The weight of dispersible tablets of Chinese medicine raw material of the present invention consists of: 200~300 parts of Radix Lamiophlomidis Rotatae extracts, 40~150 parts of crospolyvinylpyrrolidone, 20~60 parts of low-substituted hydroxypropyl celluloses, 50~150 parts of microcrystalline Cellulose, 1~3 part of micropowder silica gel.
Extraction process:
The extraction process of Radix Lamiophlomidis Rotatae medical material is the extraction process according to an enlarged edition Zhao of Pharmacopoeia of the People's Republic of China version in 2000 Radix Lamiophlomidis Rotatae sheet, and through further quadrature screening, the process for refining parameter obtains:
The Radix Lamiophlomidis Rotatae medical material is pulverized, and decocts with water three times, and amount of water is respectively 10,8,8 times, and each 1 hour, collecting decoction filtered, and filtrate is condensed into the clear paste that relative density is about 1.30 (85 ℃), dry (60 ℃ ,-0.08Mpa), dried cream powder becomes fine powder.
Moulding process:
It is fast to the purpose of this invention is to provide a kind of disintegrate, the medicine stripping is dispersible tablet rapidly, and for reaching this purpose, the moulding process of dispersible tablet is most important, for effectively controlling the quality of dispersible tablet, be fit to proper auxiliary materials our characteristics, the disintegrate of energy rapid release by experiment sieving.

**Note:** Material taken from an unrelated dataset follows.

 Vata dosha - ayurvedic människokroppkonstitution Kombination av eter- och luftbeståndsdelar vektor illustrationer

1. with Radix Lamiophlomidis Rotatae extract 240 weight portions, crospolyvinylpyrrolidone (PVPP) 50 weight portions, lactose 150 weight portions, 60 parts in mannitol, mix homogeneously, with 50% ethanol wet granulation, 50 ℃ of dryings, granulate, add magnesium stearate 1 weight portion, mix homogeneously, tabletting.The dispersible tablet that this moulding process is pressed into, the dispersible tablet mouldability is bad, a large amount of loose sheets, sliver phenomenon occur, and surperficial piebaldism is serious, and is unilateral rough.Analysis causes the reason of above-mentioned phenomenon to be that Chinese medicine extract is different with single chemical constituent, can not remove to suppress dispersible tablets of Chinese medicine with single disintegrating agent, should suitably add the molding that some adjuvants are assisted dispersible tablets of Chinese medicine in addition, and Chinese medicine extract, alcohol granulation with low concentration, granule is hard, and bad molding when tabletting is so should improve the used concentration of alcohol of granulating.

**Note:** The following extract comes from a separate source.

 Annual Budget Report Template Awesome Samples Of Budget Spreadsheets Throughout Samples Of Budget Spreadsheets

2. with Radix Lamiophlomidis Rotatae extract 240 weight portions, crospolyvinylpyrrolidone (PVPP) 50 weight portions, microcrystalline Cellulose (MCC) 150 weight portions, lactose 59 weight portions, mix homogeneously, with 70% ethanol wet granulation, 50 ℃ of dryings, granulate, add magnesium stearate 1 weight portion, mix homogeneously, tabletting.The dispersible tablet that this moulding process is pressed into, the dispersible tablet mouldability is better, illustrate that the adding of microcrystalline Cellulose has improved the molding of dispersible tablet significantly, the phenomenon that loose sheet no longer occurs, but unilateral rough, have the part dispersible tablet to have piebaldism, and disintegration time is long, undesirable, so still need screen proper auxiliary materials.

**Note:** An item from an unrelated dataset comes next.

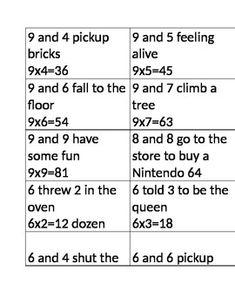 Multiplication Rhymes by Karla Kleist Multiplication Tricks, Math Fractions, Maths, Math Math, Math Activities, Math Games, Math Charts, Math Graphic Organizers, Third Grade Math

3. with Radix Lamiophlomidis Rotatae extract 240 weight portions, crospolyvinylpyrrolidone (PVPP) 40 weight portions, microcrystalline Cellulose (MCC) 150 weight portions, low-substituted hydroxypropyl cellulose 70 weight portions, mix homogeneously, with 70% ethanol wet granulation, 50 ℃ of dryings, granulate adds micropowder silica gel 1 weight portion, mix homogeneously, tabletting.The dispersible tablet that this moulding process is pressed into, the dispersible tablet good moldability, unilateral smooth, but the shortcoming of this mouldability technology is, dispersible tablet still can not disintegrate fully in 3 minutes, and disperses inhomogeneous.Therefore the disintegration time that adopts the method for the consumption that strengthens disintegrating agent to remove to improve dispersible tablet is impracticable.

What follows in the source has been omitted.